= Dataset rows =
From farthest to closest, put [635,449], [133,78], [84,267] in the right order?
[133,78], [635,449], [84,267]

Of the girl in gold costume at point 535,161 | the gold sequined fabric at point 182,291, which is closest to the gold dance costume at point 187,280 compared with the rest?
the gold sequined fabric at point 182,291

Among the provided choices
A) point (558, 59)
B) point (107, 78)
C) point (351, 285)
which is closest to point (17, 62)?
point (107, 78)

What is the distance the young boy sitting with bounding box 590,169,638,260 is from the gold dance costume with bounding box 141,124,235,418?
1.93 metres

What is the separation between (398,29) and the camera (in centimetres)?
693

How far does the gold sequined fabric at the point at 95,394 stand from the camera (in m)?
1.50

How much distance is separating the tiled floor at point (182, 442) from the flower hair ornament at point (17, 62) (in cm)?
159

...

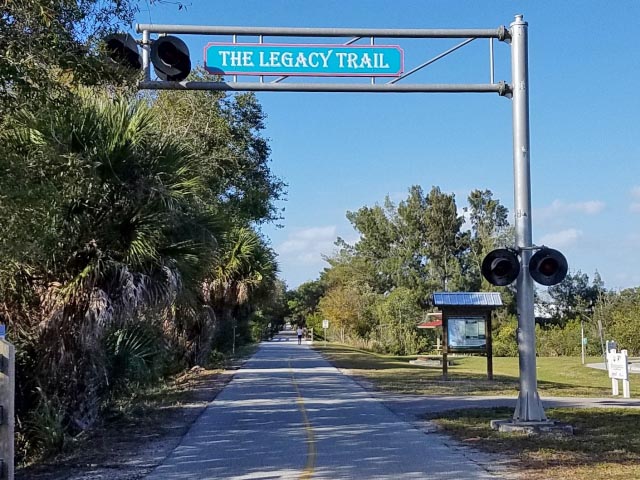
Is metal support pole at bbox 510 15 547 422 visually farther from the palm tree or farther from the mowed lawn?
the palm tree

==

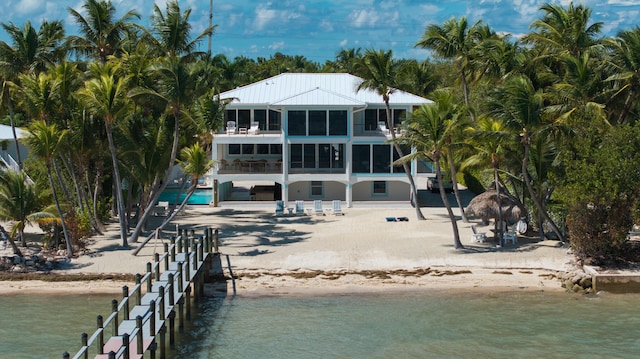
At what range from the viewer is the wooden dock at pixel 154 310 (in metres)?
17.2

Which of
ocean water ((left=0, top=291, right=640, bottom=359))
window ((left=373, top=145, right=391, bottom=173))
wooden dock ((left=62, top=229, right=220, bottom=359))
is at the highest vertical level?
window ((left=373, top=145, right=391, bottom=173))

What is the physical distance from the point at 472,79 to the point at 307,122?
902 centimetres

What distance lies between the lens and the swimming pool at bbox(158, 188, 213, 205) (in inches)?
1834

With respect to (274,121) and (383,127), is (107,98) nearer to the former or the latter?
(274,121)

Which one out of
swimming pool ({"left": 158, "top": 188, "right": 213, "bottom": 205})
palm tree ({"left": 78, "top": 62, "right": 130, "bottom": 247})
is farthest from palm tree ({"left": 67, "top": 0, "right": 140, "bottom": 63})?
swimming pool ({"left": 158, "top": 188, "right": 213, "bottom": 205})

= Exercise aim =
Report every line of the listing above that contains the word "centimetres", copying each line in full.

= Problem solution =
What is the separation between (398,29) and the camera (in centimetres)?
902 centimetres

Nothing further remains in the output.